» **To do**
Revise the listing below by changing every instance of "olive cargo pants" to "khaki cargo pants", and leave all other text as it is.

[Dataset excerpt]
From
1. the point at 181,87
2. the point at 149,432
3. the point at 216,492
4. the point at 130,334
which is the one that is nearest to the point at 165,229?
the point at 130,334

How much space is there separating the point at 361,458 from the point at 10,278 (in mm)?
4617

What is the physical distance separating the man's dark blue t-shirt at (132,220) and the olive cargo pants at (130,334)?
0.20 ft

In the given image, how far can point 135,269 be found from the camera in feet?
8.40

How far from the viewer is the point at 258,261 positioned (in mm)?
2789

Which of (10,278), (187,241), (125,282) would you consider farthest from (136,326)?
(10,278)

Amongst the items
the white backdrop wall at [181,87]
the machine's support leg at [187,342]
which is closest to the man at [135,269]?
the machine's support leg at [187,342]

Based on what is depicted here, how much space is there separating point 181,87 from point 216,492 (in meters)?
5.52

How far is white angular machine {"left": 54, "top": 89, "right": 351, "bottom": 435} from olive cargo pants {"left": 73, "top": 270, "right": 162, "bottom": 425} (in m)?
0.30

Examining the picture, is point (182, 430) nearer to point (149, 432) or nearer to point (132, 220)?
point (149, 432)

» **Written response**
From
1. the point at 181,87
2. the point at 149,432
3. the point at 216,492
4. the point at 130,334
which is the one that is nearest to the point at 165,229?
the point at 130,334

How much space is there separating the point at 361,458 from the point at 10,278 (in mm)?
4617

What is the physical distance separating the man's dark blue t-shirt at (132,220) and the khaki cargo pants at (130,334)?
0.20 ft

In the given image, how far can point 135,269 be found from the camera in feet?
8.40

How far from the viewer is the point at 258,261 positioned (in mm)?
2789

Which of (10,278), (187,241), (125,282) would you consider farthest from (136,326)?
(10,278)

Amongst the items
the white backdrop wall at [181,87]
the machine's support leg at [187,342]
which is closest to the man at [135,269]?
the machine's support leg at [187,342]

Based on what is depicted here, how much space is there separating point 181,87 from point 216,492 (in meters)?
5.52

How far is white angular machine {"left": 54, "top": 89, "right": 351, "bottom": 435} from khaki cargo pants {"left": 73, "top": 270, "right": 162, "bottom": 425} (in m)?
0.30

Examining the picture, is point (182, 430) nearer to point (149, 432) or nearer to point (132, 220)?
point (149, 432)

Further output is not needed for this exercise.